The Early College at Guilford (ECG) is a public magnet high school with approximately 200 students located in Greensboro, North Carolina. The school was started in 2002 as a partnership between Guilford College and Guilford County Schools as the first early college high school in North Carolina, allowing students to graduate with a high school diploma and up to two years of college credit from Guilford College.

The mission of The Early College at Guilford is to make a positive difference in the lives of students by providing exceptionally challenging educational opportunities that support academic development at the highest standards.  Through building bridges at the earliest opportunity between high school, college, and beyond, the Early College at Guilford seeks to awaken and mature the creative, social, and academic abilities of students.  The school strives to foster multi-dimensional leadership in varied contexts so that students may succeed in higher education and the changing world beyond. 

The Early College at Guilford offers a writing-intensive, fast-paced curriculum. In 9th and 10th grade, students take honors and Advanced Placement courses. Eleventh and twelfth graders are enrolled in Guilford College courses and take courses taught directly by Guilford College professors alongside Guilford College students. Generally, only two courses at the college level - English and Physical Science - are necessary to fulfill their high school graduation requirements. All other college courses are electives. A college professor serves as their academic advisor, helping them choose among the college’s offerings. In the spirit of Guilford’s liberal arts mission, students explore all areas of the college’s curriculum. Each semester students select courses that bridge at least two academic divisions and three academic departments.

▶ [EXERCISE SET]:
A: According to the school description, which two college-level courses are generally needed to meet high school graduation requirements?
B: Quote the school description, starting at the words "The Early College at Guilford offers" and ending after "three academic departments.".
The listing that comes next has no connection to the school description.

▶ [RECORDED DATA]:
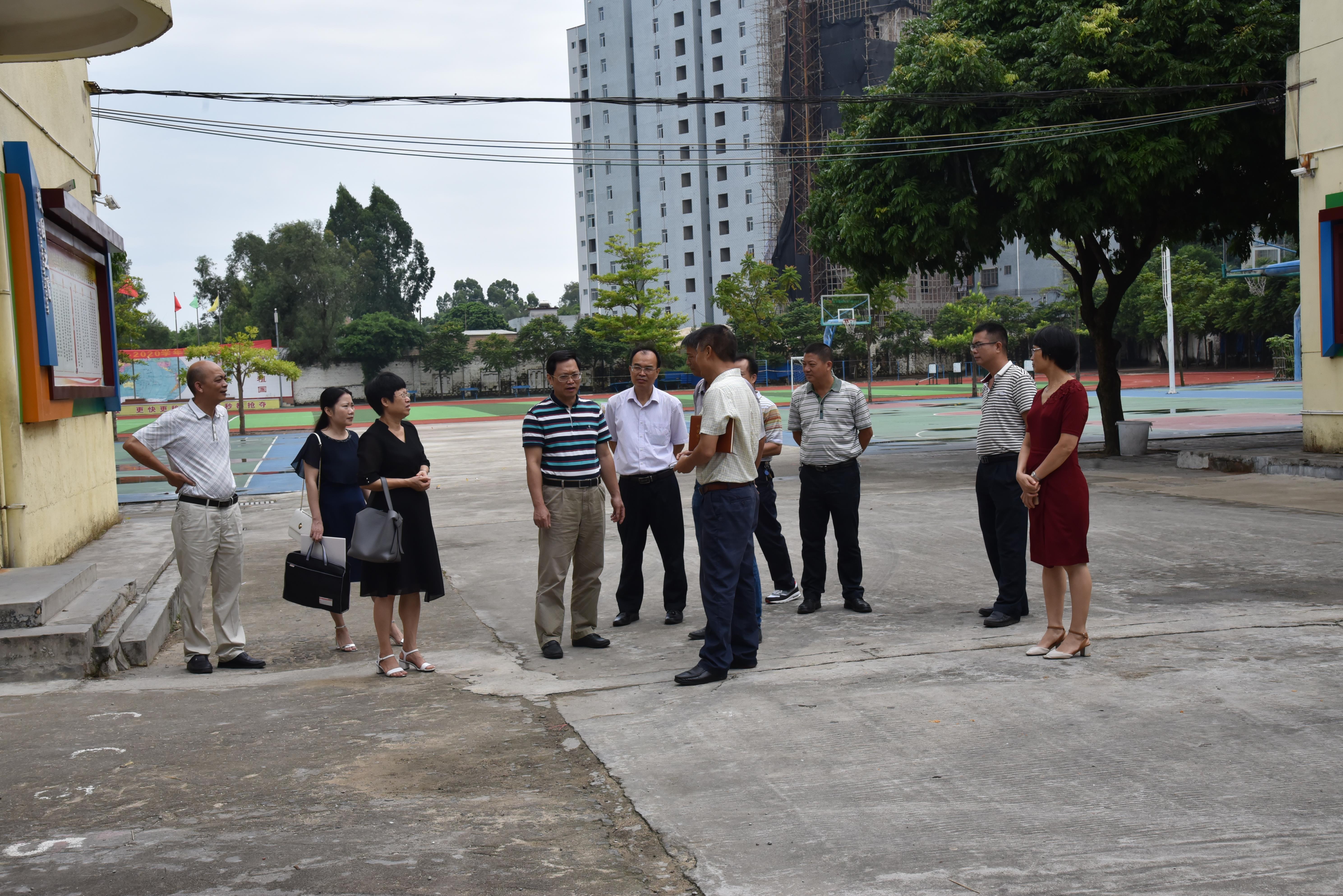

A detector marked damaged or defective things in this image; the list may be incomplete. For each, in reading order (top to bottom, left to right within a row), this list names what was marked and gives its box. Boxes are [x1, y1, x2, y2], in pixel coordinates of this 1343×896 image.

▶ [FINAL ANSWERS]:
A: English and Physical Science.

B:
The Early College at Guilford offers a writing-intensive, fast-paced curriculum. In 9th and 10th grade, students take honors and Advanced Placement courses. Eleventh and twelfth graders are enrolled in Guilford College courses and take courses taught directly by Guilford College professors alongside Guilford College students. Generally, only two courses at the college level - English and Physical Science - are necessary to fulfill their high school graduation requirements. All other college courses are electives. A college professor serves as their academic advisor, helping them choose among the college’s offerings. In the spirit of Guilford’s liberal arts mission, students explore all areas of the college’s curriculum. Each semester students select courses that bridge at least two academic divisions and three academic departments.